As more evidence came to light over the following year that Bush had deliberately misled the public in the lead-up to war, the media responded in similar fashion.

For instance, on March 27, The New York Times reported on a leaked British memo summarizing a January 31, 2003, Oval Office meeting between Bush and Blair, in which the leaders “expressed their doubts that chemical, biological or nuclear weapons would be found in Iraq in the coming weeks” and discussed a proposal to paint a U.S. surveillance aircraft in U.N. colors in the hopes of provoking an Iraqi attack. The Times reported that the document showed that Bush “was determined to invade Iraq without the [United Nations'] second resolution, or even if international arms inspectors failed to find unconventional weapons.” But the media did not follow up on the story and in some cases ignored it all together, as Media Matters noted. When asked about the media's neglect of the story on the March 31 broadcast of National Public Radio's The Diane Rehm Show, Philadelphia Inquirer foreign affairs columnist Trudy Rubin posited a familiar theory. “I think part of the story is there has been so much written that indicates the administration was planning to go into Iraq early on that perhaps many journalists feel like everybody knows this,” Rubin said, adding, “So maybe it's seen as overkill here.”

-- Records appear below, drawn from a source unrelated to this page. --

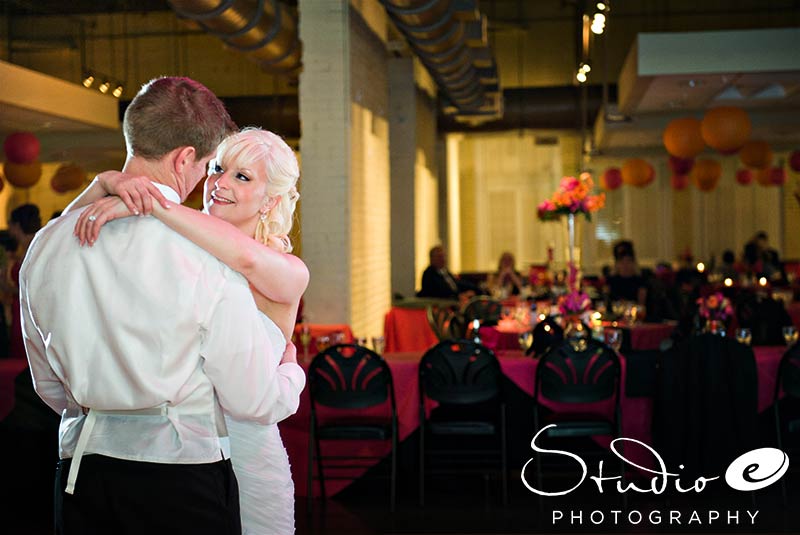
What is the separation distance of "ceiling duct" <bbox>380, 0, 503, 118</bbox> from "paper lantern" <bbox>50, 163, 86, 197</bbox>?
8.84ft

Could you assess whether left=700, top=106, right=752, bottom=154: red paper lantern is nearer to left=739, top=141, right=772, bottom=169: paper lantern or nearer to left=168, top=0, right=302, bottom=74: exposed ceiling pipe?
left=739, top=141, right=772, bottom=169: paper lantern

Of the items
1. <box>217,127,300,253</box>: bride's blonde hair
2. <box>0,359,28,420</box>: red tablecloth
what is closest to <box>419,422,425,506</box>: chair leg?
<box>0,359,28,420</box>: red tablecloth

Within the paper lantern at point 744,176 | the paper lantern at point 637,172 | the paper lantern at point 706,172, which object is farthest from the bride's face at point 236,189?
the paper lantern at point 744,176

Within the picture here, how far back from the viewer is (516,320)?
8297 mm

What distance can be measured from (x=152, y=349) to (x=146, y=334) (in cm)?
3

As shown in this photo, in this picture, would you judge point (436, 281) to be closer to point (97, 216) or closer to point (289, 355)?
point (289, 355)

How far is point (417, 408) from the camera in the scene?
5984 millimetres

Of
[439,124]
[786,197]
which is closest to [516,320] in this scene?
[439,124]

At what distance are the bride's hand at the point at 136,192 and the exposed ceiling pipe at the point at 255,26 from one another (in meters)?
3.49

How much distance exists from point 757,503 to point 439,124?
10.9 metres

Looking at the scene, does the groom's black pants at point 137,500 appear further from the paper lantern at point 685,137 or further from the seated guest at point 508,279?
the seated guest at point 508,279

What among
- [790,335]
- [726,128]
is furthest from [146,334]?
[726,128]

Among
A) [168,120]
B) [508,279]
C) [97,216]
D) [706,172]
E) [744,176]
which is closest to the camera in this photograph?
[97,216]

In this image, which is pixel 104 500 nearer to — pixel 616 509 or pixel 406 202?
pixel 616 509
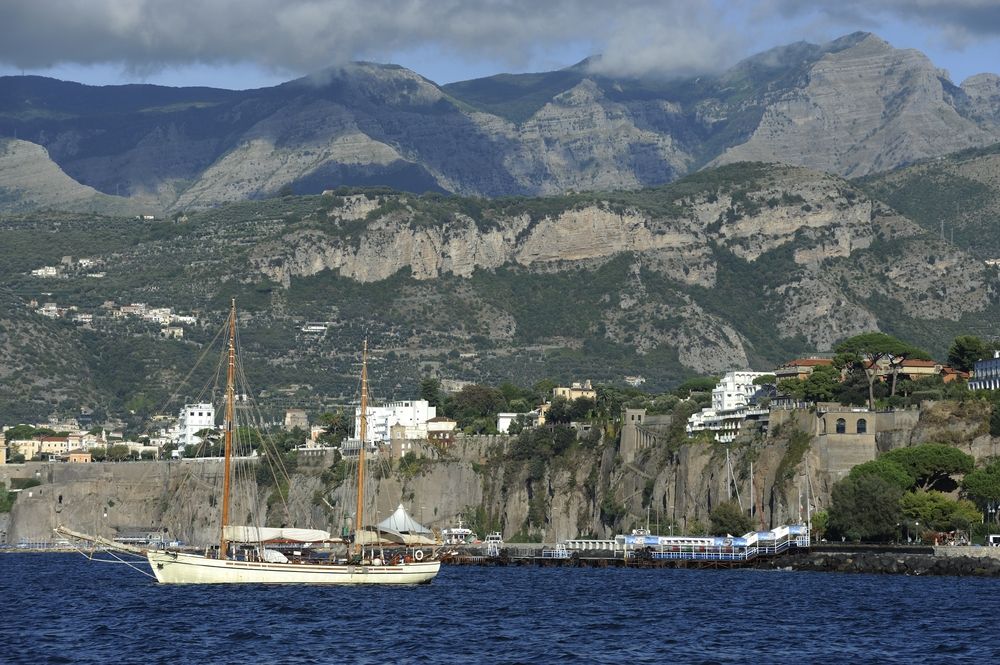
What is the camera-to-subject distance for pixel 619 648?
78812 mm

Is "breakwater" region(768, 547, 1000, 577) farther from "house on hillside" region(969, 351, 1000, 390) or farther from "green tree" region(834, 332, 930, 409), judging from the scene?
"green tree" region(834, 332, 930, 409)

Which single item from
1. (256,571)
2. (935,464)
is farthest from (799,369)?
(256,571)

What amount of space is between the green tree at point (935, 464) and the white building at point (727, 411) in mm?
23697

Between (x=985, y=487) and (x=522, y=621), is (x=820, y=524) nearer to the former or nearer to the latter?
(x=985, y=487)

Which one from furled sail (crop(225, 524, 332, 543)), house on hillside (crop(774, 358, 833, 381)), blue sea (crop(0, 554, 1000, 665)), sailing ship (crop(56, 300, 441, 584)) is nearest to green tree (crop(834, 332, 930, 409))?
house on hillside (crop(774, 358, 833, 381))

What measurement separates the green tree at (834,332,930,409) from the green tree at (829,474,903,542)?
112ft

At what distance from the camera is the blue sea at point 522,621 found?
76625mm

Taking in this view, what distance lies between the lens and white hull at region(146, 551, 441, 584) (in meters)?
106

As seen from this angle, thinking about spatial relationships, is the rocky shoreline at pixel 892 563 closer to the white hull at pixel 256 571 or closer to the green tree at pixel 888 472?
the green tree at pixel 888 472

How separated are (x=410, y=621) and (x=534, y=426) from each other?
10454 centimetres

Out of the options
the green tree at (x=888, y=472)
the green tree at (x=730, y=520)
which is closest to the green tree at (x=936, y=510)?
the green tree at (x=888, y=472)

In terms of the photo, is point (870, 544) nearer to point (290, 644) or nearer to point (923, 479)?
point (923, 479)

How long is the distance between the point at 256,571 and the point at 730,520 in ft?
155

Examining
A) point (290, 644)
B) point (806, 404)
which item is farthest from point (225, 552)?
point (806, 404)
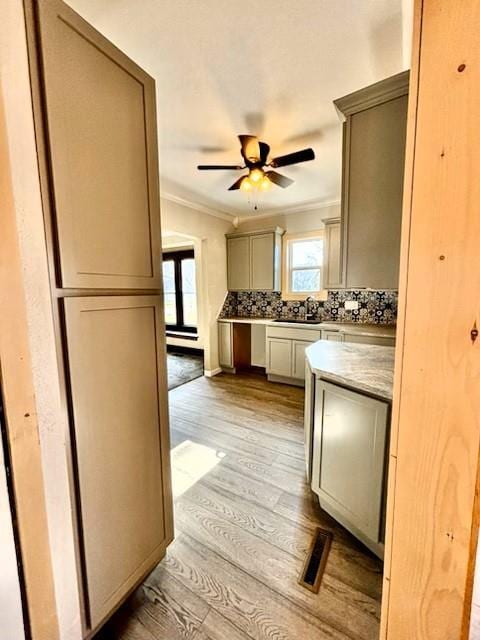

Similarly, in a March 30 article, National Journal investigative reporter Murray Waas reported that an internal White House review found that Bush “had been specifically advised that claims he later made in his 2003 State of the Union address -- that Iraq was procuring high-strength aluminum tubes to build a nuclear weapon -- might not be true.” But In an April 3 online chat, Washington Post congressional reporter Shailagh Murray dismissed a reader's suggestion that the Post should follow up on the story, writing, “Does anyone out there really doubt at this point that Bush had some indication that the intelligence on the tubes was faulty?”